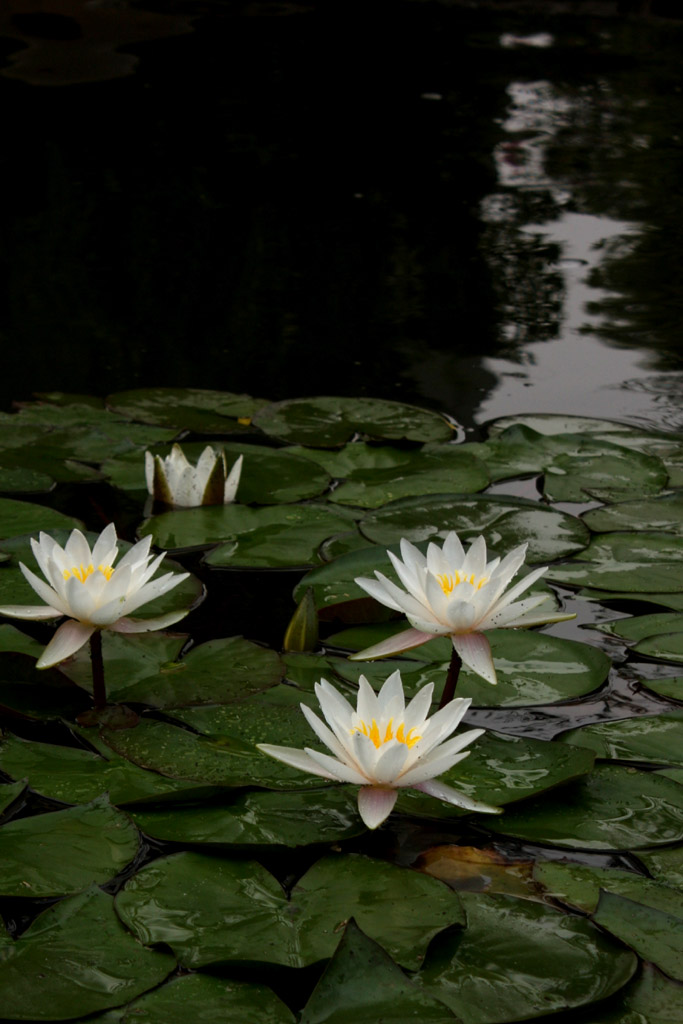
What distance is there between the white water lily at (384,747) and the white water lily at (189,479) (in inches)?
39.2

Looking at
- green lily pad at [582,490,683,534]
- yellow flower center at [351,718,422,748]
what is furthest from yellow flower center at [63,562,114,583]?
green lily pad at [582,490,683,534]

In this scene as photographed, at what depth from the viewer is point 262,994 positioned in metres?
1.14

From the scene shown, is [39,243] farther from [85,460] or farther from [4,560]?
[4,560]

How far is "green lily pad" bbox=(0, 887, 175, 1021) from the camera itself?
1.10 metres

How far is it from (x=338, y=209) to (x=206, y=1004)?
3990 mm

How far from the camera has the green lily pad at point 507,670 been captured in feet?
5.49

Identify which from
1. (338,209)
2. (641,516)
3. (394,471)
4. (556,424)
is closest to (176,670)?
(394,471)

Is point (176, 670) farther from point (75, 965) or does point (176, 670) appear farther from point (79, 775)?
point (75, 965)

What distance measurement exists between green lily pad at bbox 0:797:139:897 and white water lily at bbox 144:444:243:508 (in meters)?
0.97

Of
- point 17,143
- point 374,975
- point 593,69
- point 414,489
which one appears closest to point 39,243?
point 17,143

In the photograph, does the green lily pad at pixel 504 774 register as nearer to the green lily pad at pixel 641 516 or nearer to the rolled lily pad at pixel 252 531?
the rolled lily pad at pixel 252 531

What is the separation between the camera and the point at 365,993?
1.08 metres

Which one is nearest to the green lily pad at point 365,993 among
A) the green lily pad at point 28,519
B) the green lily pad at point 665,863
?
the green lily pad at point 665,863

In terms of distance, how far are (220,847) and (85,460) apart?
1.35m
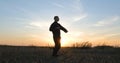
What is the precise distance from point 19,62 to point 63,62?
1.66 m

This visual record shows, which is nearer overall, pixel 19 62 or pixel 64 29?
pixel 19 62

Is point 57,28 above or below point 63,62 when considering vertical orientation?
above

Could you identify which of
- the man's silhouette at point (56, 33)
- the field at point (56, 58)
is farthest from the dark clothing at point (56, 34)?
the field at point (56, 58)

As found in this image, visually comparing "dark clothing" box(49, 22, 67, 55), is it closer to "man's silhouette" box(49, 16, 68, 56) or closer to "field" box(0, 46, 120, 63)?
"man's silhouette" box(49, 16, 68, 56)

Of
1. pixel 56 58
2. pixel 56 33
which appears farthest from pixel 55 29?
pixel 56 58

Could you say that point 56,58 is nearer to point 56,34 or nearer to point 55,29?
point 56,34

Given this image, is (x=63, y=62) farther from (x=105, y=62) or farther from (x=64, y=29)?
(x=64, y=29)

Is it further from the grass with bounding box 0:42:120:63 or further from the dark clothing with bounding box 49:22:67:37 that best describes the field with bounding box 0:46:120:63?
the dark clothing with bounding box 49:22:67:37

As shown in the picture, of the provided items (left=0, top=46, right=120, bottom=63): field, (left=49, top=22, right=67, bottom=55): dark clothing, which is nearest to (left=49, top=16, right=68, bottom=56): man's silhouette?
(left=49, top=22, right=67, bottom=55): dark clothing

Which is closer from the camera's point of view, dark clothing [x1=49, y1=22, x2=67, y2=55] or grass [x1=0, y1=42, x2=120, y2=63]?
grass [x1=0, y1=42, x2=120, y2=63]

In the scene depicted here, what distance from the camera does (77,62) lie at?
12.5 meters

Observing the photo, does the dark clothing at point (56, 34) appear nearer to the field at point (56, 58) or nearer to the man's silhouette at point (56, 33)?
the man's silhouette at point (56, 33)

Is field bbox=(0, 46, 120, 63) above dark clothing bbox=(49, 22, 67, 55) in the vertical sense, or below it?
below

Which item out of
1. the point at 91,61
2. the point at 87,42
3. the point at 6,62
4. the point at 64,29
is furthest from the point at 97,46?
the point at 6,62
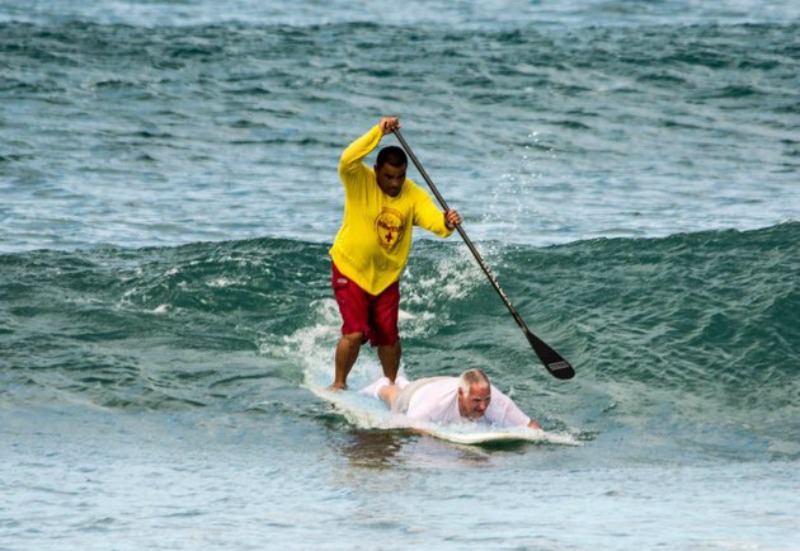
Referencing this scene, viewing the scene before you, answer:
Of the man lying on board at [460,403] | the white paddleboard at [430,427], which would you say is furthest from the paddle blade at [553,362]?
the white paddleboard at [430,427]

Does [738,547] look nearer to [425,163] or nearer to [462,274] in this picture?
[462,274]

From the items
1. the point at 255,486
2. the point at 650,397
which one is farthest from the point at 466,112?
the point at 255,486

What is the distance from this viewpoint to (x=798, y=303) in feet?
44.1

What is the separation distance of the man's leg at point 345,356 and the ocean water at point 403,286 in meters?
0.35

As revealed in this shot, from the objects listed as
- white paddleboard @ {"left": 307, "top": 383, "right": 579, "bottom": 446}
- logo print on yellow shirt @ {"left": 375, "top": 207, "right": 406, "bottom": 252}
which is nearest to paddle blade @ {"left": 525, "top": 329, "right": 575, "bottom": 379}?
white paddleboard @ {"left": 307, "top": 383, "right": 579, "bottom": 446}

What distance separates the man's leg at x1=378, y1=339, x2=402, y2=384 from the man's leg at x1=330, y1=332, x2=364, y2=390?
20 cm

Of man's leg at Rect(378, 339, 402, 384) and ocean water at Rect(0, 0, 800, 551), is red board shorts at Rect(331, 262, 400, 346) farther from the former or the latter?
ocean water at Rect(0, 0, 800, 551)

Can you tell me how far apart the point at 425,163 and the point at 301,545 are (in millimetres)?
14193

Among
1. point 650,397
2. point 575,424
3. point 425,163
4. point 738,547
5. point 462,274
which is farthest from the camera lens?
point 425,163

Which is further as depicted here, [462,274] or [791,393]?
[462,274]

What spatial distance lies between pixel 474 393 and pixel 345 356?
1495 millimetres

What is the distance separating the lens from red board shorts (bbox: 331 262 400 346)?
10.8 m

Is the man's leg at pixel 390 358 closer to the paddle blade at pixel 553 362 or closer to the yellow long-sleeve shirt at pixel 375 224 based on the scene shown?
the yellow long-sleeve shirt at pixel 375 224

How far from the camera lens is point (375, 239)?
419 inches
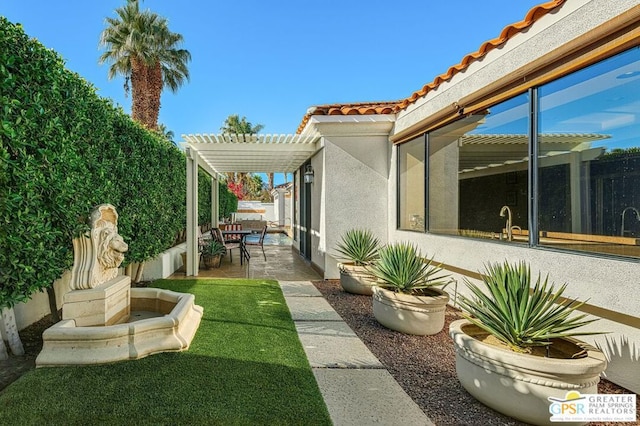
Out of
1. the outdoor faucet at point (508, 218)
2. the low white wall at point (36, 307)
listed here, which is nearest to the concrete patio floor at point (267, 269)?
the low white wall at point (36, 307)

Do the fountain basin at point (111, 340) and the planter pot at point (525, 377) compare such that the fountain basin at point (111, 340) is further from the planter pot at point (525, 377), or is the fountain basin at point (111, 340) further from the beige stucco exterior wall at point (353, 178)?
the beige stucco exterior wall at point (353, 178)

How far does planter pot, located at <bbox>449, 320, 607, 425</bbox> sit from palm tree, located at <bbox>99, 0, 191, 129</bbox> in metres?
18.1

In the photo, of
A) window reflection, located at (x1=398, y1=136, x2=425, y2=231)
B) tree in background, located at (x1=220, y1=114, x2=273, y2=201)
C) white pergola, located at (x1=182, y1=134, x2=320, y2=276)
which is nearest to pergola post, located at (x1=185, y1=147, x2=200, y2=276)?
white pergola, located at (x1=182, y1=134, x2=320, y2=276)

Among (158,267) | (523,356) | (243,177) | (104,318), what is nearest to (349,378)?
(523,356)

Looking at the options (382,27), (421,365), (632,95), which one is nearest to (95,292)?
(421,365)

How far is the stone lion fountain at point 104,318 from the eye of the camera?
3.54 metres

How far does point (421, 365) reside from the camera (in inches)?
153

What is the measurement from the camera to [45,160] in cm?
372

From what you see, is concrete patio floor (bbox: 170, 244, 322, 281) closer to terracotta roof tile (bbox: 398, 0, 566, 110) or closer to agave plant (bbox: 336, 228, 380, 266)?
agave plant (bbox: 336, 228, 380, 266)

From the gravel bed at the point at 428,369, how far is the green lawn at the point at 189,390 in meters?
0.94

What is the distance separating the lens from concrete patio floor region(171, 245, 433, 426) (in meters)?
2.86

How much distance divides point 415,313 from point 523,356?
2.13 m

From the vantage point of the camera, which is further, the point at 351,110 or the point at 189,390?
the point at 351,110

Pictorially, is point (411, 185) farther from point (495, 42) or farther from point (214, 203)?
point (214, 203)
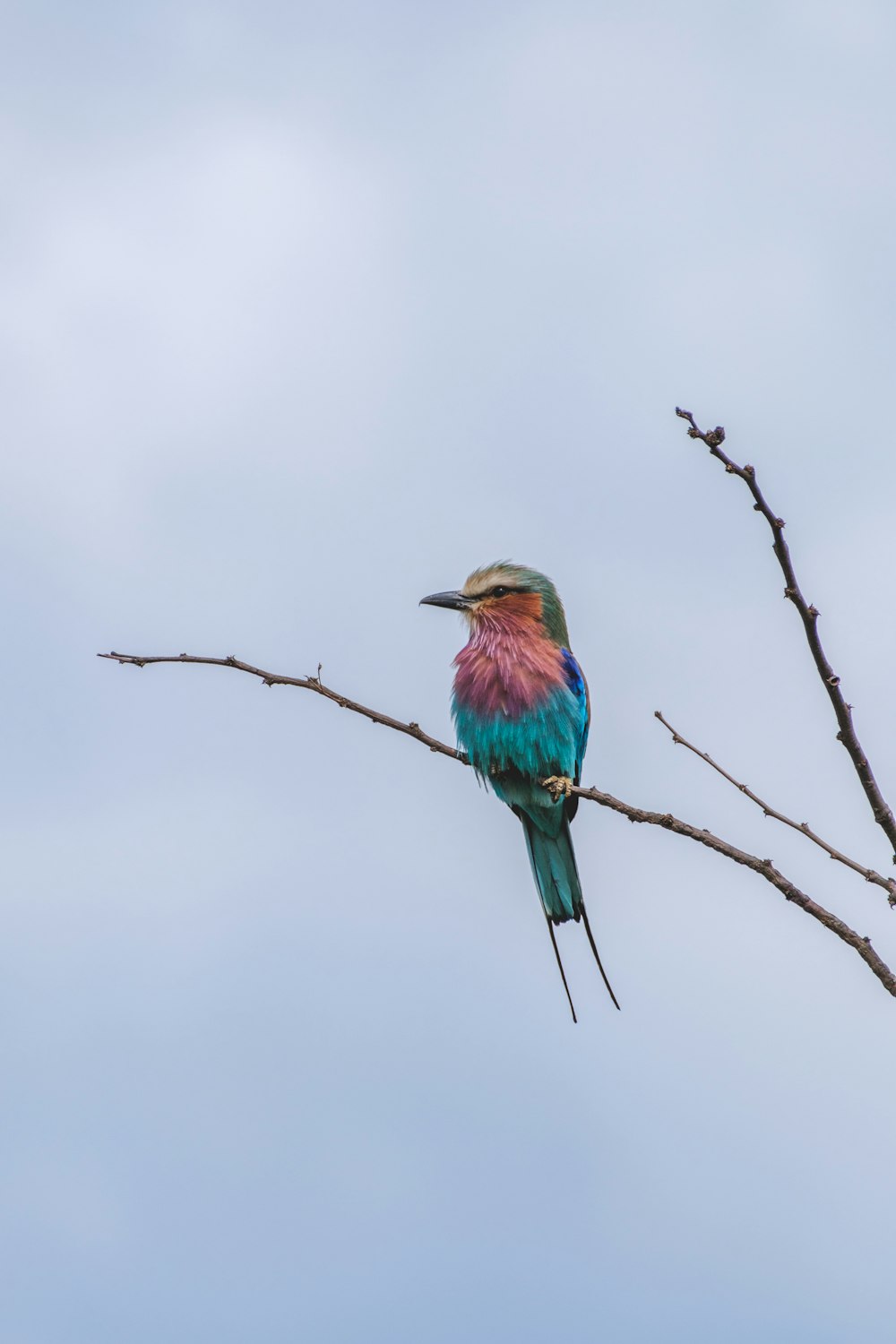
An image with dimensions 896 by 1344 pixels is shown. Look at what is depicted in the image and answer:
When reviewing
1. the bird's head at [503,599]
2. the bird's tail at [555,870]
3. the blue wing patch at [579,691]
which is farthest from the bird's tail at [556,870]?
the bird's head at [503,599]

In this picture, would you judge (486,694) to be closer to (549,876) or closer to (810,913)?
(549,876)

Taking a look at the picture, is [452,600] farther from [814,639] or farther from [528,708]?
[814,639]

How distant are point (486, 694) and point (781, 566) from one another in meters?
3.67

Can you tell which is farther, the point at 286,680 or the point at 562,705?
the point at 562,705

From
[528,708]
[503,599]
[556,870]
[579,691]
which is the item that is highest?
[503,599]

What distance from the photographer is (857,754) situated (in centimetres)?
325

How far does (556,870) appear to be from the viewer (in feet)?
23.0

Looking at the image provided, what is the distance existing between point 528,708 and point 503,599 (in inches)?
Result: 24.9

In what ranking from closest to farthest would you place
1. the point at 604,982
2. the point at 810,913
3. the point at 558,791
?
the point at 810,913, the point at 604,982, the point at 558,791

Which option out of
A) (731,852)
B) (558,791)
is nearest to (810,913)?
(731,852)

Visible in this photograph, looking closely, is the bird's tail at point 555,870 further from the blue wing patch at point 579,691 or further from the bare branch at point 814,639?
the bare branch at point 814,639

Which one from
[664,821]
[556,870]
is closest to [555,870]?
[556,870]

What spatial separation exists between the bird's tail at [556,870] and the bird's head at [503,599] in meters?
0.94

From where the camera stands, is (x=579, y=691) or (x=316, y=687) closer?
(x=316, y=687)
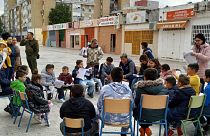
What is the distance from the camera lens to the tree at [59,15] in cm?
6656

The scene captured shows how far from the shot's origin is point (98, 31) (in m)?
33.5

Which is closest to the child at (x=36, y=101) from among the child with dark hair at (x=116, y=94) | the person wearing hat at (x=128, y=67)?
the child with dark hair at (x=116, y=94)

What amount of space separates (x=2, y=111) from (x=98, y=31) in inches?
____________
- GIVEN INSTRUCTION -
Rewrite the lines as a numbered list, starting from the line containing "Which option out of" and running through the last line, with both ends included. Drop the blank lines and any picture markers.

- TASK OUTPUT -
1. Which option out of
2. A) (731,852)
3. B) (558,791)
4. is nearest to (810,913)?
5. (731,852)
6. Visible in this photograph, looking closely, is the bird's tail at point 555,870 further from the blue wing patch at point 579,691 or further from the bare branch at point 814,639?
7. the bare branch at point 814,639
8. Which one from
9. [664,821]
10. [556,870]
11. is closest to [555,870]?
12. [556,870]
13. What spatial separation exists between the bird's tail at [556,870] and the bird's head at [503,599] in meters?
14. 0.94
15. From where the camera stands, is (x=579, y=691) or (x=316, y=687) closer?
16. (x=316, y=687)
17. What is the distance from the camera lens to the tree at [59,15] in cm?
18. 6656
19. The scene captured shows how far from the shot's origin is point (98, 31) (in m)?
20. 33.5
21. Which is closest to the child at (x=36, y=101) from among the child with dark hair at (x=116, y=94) | the person wearing hat at (x=128, y=67)?
22. the child with dark hair at (x=116, y=94)
23. What amount of space separates (x=2, y=111) from (x=98, y=31) in inches?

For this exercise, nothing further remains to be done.